__Text segment__:
+---+

Many real-life tests have demonstrated the safety of pressurized hydrogen storage. Simulated 55 mph crash tests left the car totaled, but the hydrogen tank intact. To prove the safety of its hydrogen vehicles, BMW tested its hydrogen tanks in a series of accident simulations that included collision, fire and tank ruptures. In all cases, the hydrogen cars fared as well as conventional gasoline vehicles. And hydrogen-fueled cars are designed to preclude the possibility of leaked hydrogen collecting within the vehicle.

Most hydrogen concerns stem from the Hindenburg disaster of 1937. The hydrogen gas that once filled the Hindenburg zeppelin did burn, but it did so quickly, upwardly, and away from the people below. When the airship was docking, an unexpected electrical discharge ignited the airship's canvas (which was unknowingly treated with two major components of rocket fuel!) The clean hydrogen flames swirled above the occupants of the passenger compartment, and all those who rode the airship down to the ground survived. 35 of the 37 casualties perished from jumping to the ground, and most other injuries resulted from diesel burns.

Many people incorrectly associate hydrogen fears with the vividly haunting images of the 1986 Challenger Space Shuttle explosion or the detonation of a hydrogen bomb. Experts agree that the Challenger catastrophe was not caused by hydrogen. And an H-bomb employs tritium, a fundamentally different form of hydrogen, to replicate the same process by which the sun generates energy. This occurs at astronomical temperatures and pressures where nuclear rather than chemical reactions take place.

+---+

__Dataset content__:

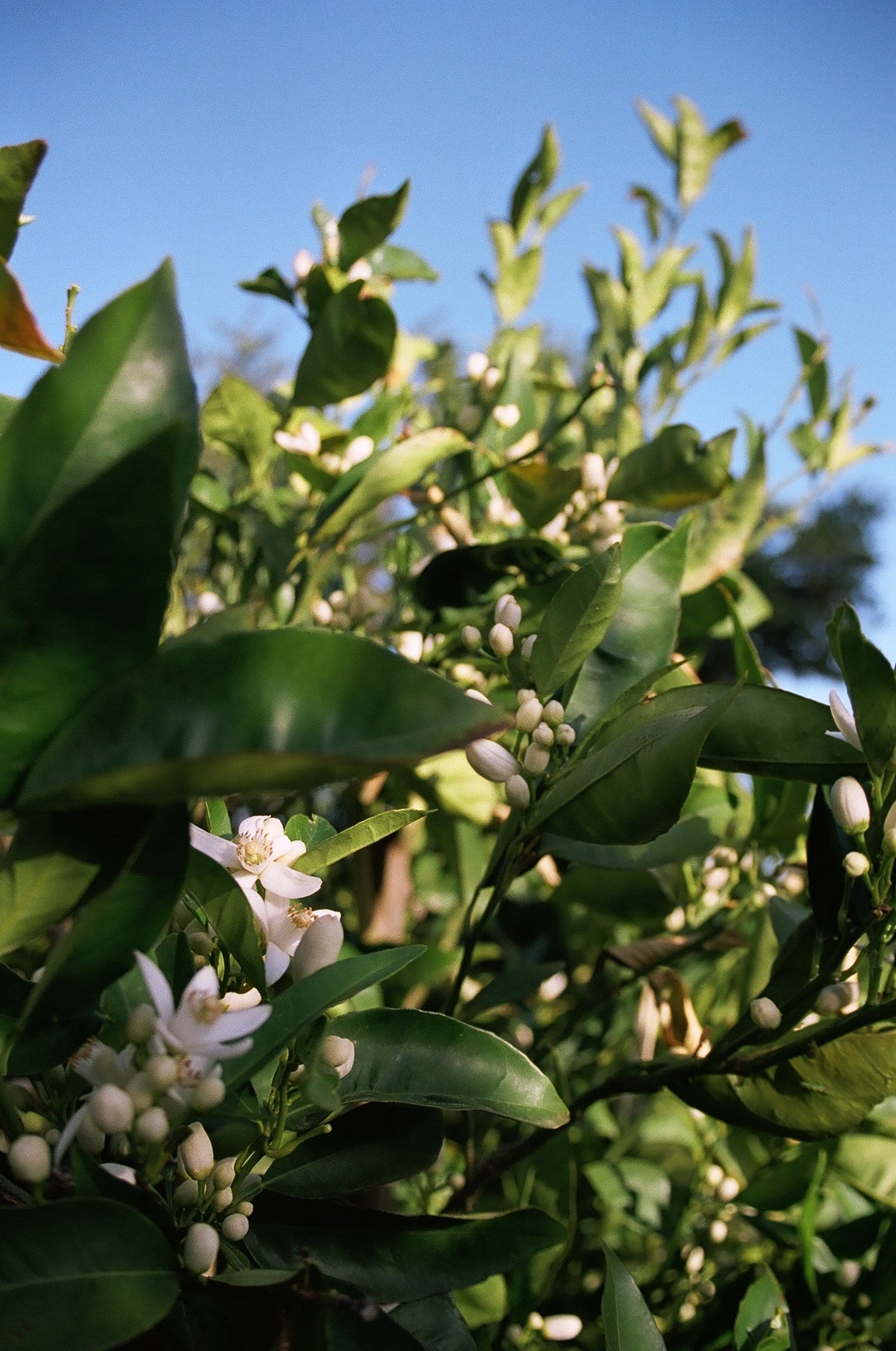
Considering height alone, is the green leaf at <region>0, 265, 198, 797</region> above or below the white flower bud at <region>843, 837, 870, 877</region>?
above

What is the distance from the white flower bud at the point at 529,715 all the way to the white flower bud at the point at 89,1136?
0.31 m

+---+

__Set task__: Reproduce the passage of the hydrogen safety text above between "Many people incorrectly" and "reactions take place.", inclusive.

__Answer in full__:
Many people incorrectly associate hydrogen fears with the vividly haunting images of the 1986 Challenger Space Shuttle explosion or the detonation of a hydrogen bomb. Experts agree that the Challenger catastrophe was not caused by hydrogen. And an H-bomb employs tritium, a fundamentally different form of hydrogen, to replicate the same process by which the sun generates energy. This occurs at astronomical temperatures and pressures where nuclear rather than chemical reactions take place.